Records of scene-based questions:
------------------------------------------------------------------------
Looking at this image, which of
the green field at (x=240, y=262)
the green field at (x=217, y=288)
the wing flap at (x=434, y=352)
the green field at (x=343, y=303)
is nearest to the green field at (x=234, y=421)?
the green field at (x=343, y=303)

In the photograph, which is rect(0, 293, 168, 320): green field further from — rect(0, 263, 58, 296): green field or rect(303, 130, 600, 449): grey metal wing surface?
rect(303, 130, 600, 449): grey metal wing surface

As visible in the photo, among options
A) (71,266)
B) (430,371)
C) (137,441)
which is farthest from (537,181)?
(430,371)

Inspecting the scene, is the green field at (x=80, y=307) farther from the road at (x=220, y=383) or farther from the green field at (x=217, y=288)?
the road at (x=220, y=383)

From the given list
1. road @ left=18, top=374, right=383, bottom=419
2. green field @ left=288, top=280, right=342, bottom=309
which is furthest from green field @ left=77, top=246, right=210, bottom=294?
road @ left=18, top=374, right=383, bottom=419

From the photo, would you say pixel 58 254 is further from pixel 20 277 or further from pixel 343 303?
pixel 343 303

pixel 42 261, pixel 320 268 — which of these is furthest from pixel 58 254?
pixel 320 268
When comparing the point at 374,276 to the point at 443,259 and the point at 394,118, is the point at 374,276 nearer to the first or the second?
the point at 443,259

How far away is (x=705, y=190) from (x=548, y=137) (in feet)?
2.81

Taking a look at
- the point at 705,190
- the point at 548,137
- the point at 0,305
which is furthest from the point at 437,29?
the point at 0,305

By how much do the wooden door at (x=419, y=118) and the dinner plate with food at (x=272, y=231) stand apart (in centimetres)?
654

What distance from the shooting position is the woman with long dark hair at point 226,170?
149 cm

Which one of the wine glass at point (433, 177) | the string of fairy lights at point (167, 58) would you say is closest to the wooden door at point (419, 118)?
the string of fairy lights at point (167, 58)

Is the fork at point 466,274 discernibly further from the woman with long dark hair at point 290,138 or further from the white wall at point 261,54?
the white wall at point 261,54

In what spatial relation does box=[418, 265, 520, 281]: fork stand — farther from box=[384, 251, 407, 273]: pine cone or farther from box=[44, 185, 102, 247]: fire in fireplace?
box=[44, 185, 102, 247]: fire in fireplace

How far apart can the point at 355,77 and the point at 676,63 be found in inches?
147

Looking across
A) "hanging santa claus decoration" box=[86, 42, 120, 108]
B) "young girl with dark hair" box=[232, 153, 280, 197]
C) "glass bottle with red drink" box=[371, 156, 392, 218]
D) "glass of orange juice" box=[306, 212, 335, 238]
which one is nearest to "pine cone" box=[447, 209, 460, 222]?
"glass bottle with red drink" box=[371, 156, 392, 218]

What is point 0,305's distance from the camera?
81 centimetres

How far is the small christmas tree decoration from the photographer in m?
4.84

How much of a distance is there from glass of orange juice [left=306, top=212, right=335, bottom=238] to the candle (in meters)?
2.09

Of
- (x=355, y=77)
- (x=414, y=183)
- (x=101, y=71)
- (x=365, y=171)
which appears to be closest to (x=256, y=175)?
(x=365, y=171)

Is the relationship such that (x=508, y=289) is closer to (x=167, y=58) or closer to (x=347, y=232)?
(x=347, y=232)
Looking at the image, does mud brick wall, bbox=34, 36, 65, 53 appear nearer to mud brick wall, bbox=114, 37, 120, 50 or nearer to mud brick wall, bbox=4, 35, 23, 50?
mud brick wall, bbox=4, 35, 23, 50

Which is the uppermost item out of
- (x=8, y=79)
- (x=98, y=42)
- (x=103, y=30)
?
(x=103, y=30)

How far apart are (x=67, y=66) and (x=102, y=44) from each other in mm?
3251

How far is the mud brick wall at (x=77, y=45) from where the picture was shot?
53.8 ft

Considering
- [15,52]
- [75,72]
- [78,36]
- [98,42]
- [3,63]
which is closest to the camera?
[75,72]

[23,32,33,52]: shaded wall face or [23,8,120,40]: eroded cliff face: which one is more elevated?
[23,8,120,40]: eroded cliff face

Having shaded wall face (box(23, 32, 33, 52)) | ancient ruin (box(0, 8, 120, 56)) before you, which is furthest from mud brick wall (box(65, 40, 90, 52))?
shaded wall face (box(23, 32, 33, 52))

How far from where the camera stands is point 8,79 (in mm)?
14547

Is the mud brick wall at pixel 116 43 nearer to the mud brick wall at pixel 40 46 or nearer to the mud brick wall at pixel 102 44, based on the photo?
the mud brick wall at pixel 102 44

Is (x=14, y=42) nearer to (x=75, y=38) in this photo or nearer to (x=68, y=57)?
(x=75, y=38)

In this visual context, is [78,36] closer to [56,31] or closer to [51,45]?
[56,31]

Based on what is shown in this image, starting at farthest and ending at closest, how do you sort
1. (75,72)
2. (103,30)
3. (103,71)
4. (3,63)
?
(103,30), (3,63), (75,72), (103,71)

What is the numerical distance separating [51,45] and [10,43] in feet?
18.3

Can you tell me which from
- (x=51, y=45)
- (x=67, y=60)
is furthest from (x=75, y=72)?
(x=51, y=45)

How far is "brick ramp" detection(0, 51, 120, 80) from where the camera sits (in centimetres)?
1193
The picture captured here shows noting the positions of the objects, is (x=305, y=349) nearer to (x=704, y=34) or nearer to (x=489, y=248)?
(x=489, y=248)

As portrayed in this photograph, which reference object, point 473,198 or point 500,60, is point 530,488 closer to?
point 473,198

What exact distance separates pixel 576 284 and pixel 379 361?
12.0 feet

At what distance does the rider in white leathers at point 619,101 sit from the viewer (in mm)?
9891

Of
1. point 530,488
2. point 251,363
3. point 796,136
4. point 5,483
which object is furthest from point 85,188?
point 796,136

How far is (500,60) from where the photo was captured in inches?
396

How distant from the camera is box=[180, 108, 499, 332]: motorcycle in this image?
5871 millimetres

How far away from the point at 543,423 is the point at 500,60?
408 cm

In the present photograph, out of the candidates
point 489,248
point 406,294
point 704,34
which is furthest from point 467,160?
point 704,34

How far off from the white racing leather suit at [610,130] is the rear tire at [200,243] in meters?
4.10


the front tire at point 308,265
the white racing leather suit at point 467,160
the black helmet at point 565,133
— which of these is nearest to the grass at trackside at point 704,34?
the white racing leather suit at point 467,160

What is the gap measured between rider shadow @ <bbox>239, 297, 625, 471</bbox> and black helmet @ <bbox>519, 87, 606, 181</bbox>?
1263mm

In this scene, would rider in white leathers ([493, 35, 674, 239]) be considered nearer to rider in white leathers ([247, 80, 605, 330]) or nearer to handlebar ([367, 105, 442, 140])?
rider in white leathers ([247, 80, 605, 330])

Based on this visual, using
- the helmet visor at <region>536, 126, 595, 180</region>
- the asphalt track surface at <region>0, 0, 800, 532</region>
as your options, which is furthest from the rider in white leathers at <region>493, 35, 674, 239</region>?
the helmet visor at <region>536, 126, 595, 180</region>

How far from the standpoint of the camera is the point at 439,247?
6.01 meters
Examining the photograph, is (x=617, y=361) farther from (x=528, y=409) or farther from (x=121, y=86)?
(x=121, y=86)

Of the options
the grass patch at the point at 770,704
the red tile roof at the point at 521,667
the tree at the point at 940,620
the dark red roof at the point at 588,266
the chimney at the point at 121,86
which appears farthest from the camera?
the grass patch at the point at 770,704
------------------------------------------------------------------------
■ **The task**: Give again the lines from the line holding "How far from the" through the close of the listing, both included, exactly as written and with nothing else.

■ **Problem solution**:
How far from the standpoint of the camera is the point at 439,247?
6.01 meters
Examining the photograph, is (x=617, y=361) farther from (x=528, y=409) or farther from (x=121, y=86)?
(x=121, y=86)

Of the options
the grass patch at the point at 770,704
the red tile roof at the point at 521,667
the tree at the point at 940,620
the dark red roof at the point at 588,266
the chimney at the point at 121,86
which appears farthest from the camera?
the grass patch at the point at 770,704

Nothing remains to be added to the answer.